> Texte proposé
-=-=-=-=-

Les discours de parentalité à l’éclairage des neurosciences ont le vent en poupe depuis quelques années. Faut-il nécessairement les suivre pour être un bon parent ?

Les neurosciences semblent avoir bousculé les connaissances sur le développement des enfants, et l’éducation mise en place par certains parents. Mais doit-on absolument suivre ces études pour élever ses enfants et être un bon parent ?

L’influence des neurosciences sur l’éducation

Si le terme de « neurosciences » a fait son apparition dans les années 1960, pour désigner les disciplines étudiant le système nerveux, ce n’est que depuis les années 2000-2010 qu’il séduit en nombre les parents, dans le domaine de l’éducation.

« Le livre de Catherine Gueguen, ‘Pour une enfance heureuse’ a révolutionné le monde de la parentalité », estime Nina Bataille, coach professionnelle certifiée et spécialisée en neurosciences, et autrice de plusieurs livres dont  J’arrête de courir après le temps  (ESF, 2023). « Il a apporté du recul sur des choses intuitives qui étaient jusque là discutables car pas démontrées. Cela a permis d’apporter des preuves, même si on sait que la science est évolutive. C’est très intéressant de comprendre comment se développe le cerveau d’un enfant, qu’avant 2 ans il n’y a pas de caprice, mais qu’il faut ensuite mettre un cadre. »

-=-=-=-=-

> Données recueillies
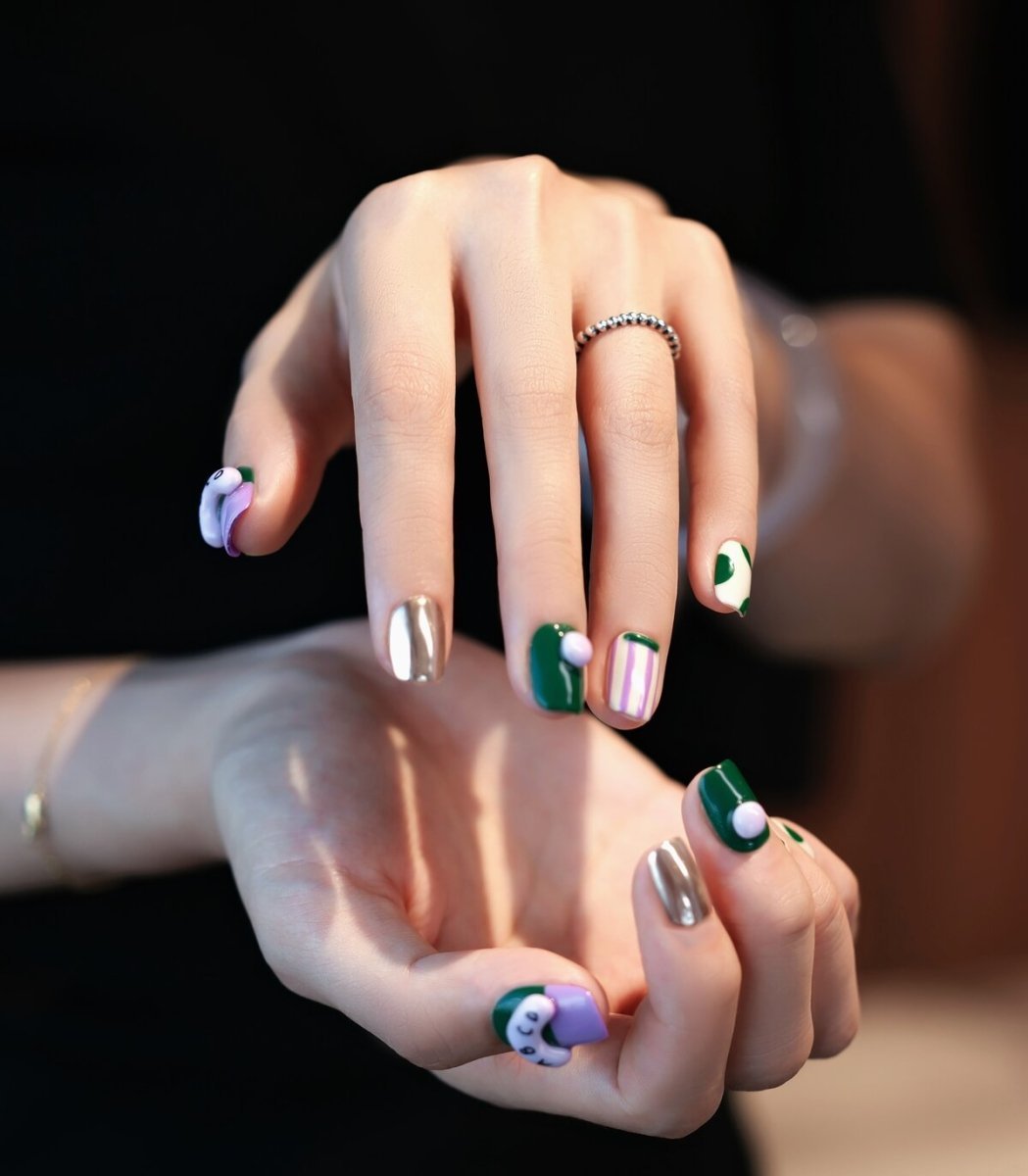 Space Ranger Green Lilac Chrome Press-On Nails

-=-=-=-=-

> Consigne
Recopiez intégralement le texte sur les neurosciences et la parentalité, sans y modifier un seul mot.

> Corrigé
Les discours de parentalité à l’éclairage des neurosciences ont le vent en poupe depuis quelques années. Faut-il nécessairement les suivre pour être un bon parent ?

Les neurosciences semblent avoir bousculé les connaissances sur le développement des enfants, et l’éducation mise en place par certains parents. Mais doit-on absolument suivre ces études pour élever ses enfants et être un bon parent ?

L’influence des neurosciences sur l’éducation

Si le terme de « neurosciences » a fait son apparition dans les années 1960, pour désigner les disciplines étudiant le système nerveux, ce n’est que depuis les années 2000-2010 qu’il séduit en nombre les parents, dans le domaine de l’éducation.

« Le livre de Catherine Gueguen, ‘Pour une enfance heureuse’ a révolutionné le monde de la parentalité », estime Nina Bataille, coach professionnelle certifiée et spécialisée en neurosciences, et autrice de plusieurs livres dont  J’arrête de courir après le temps  (ESF, 2023). « Il a apporté du recul sur des choses intuitives qui étaient jusque là discutables car pas démontrées. Cela a permis d’apporter des preuves, même si on sait que la science est évolutive. C’est très intéressant de comprendre comment se développe le cerveau d’un enfant, qu’avant 2 ans il n’y a pas de caprice, mais qu’il faut ensuite mettre un cadre. »